START Material shown
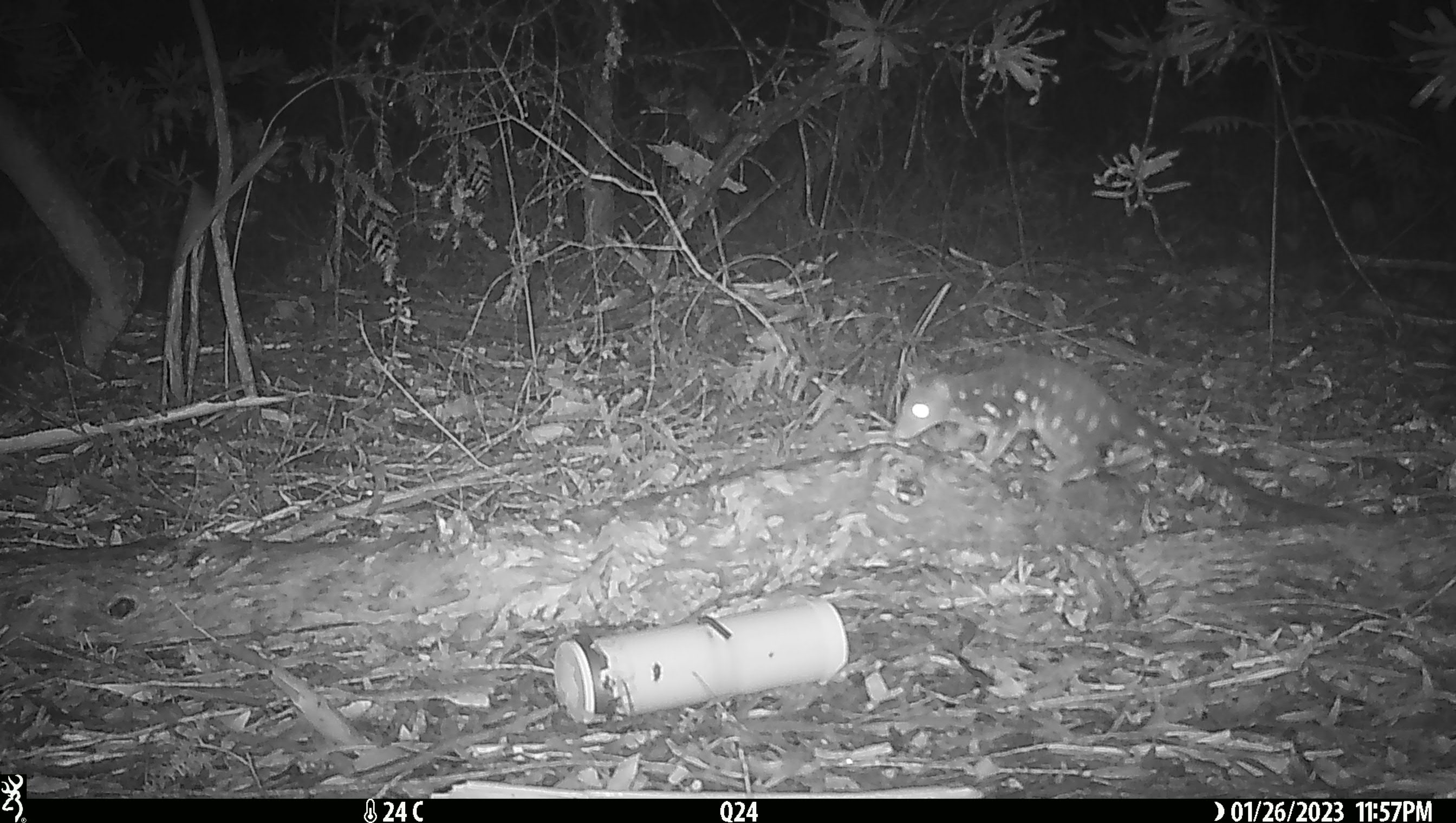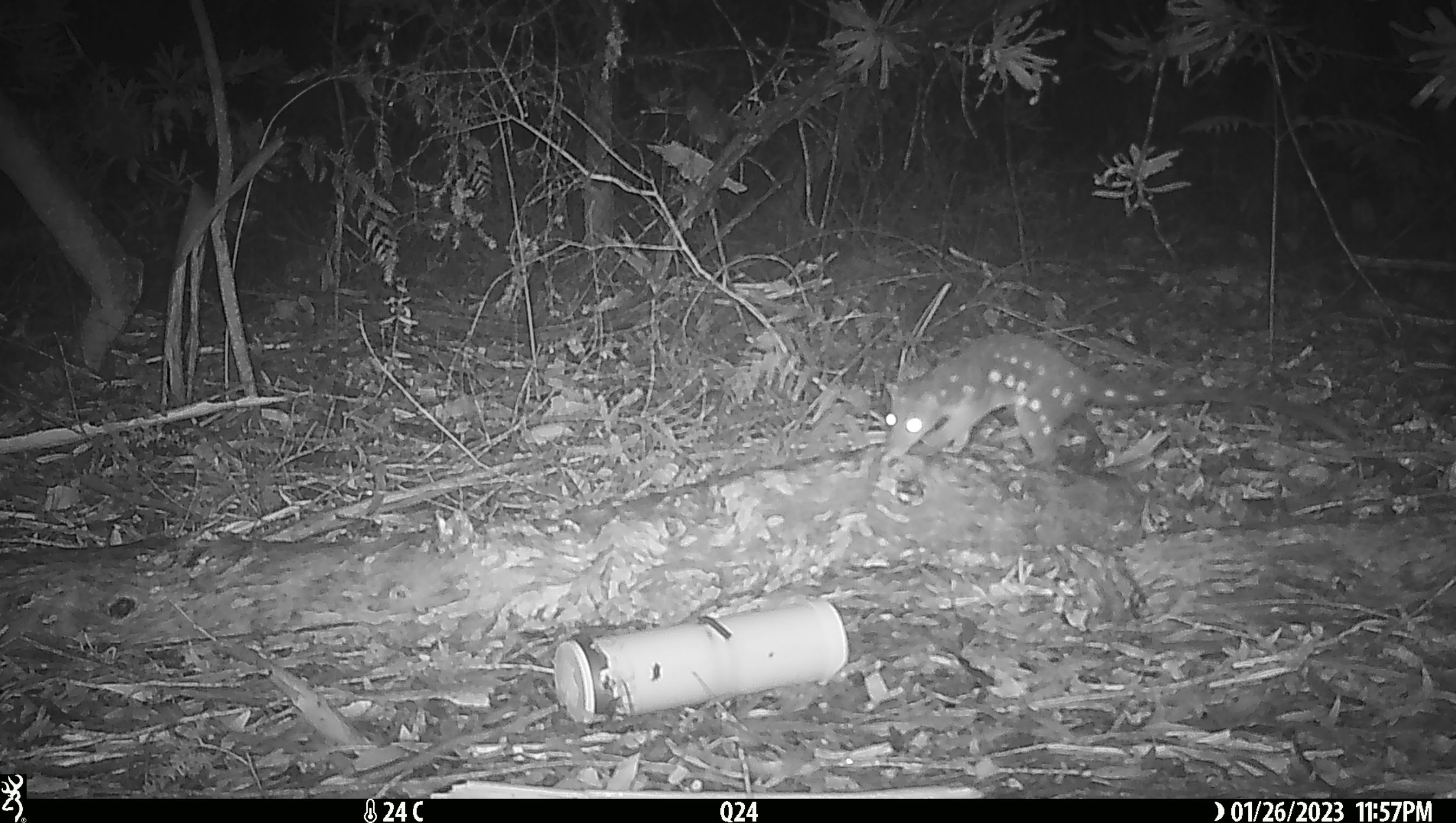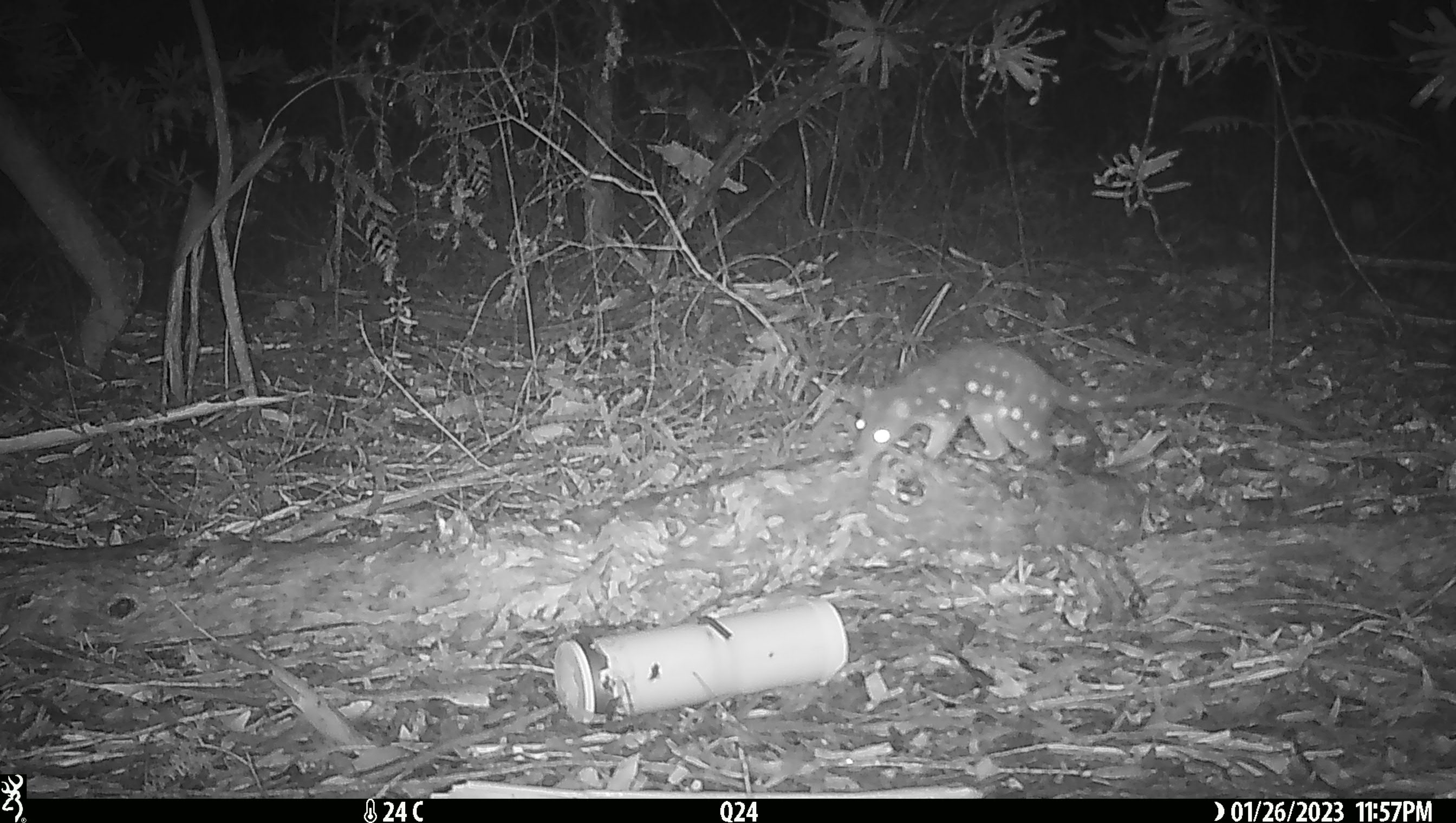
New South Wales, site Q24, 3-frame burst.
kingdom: Animalia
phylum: Chordata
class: Mammalia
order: Dasyuromorphia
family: Dasyuridae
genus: Dasyurus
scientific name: Dasyurus maculatus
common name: spotted-tailed quoll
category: quoll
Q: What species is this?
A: Quoll (spotted-tailed quoll) (Dasyurus maculatus).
END Material shown
Required work>
From the line with "kingdom: Animalia" through the final line of the records, return each line exactly. Leave out the rest.

Solution>
kingdom: Animalia
phylum: Chordata
class: Mammalia
order: Dasyuromorphia
family: Dasyuridae
genus: Dasyurus
scientific name: Dasyurus maculatus
common name: spotted-tailed quoll
category: quoll
Q: What species is this?
A: Quoll (spotted-tailed quoll) (Dasyurus maculatus).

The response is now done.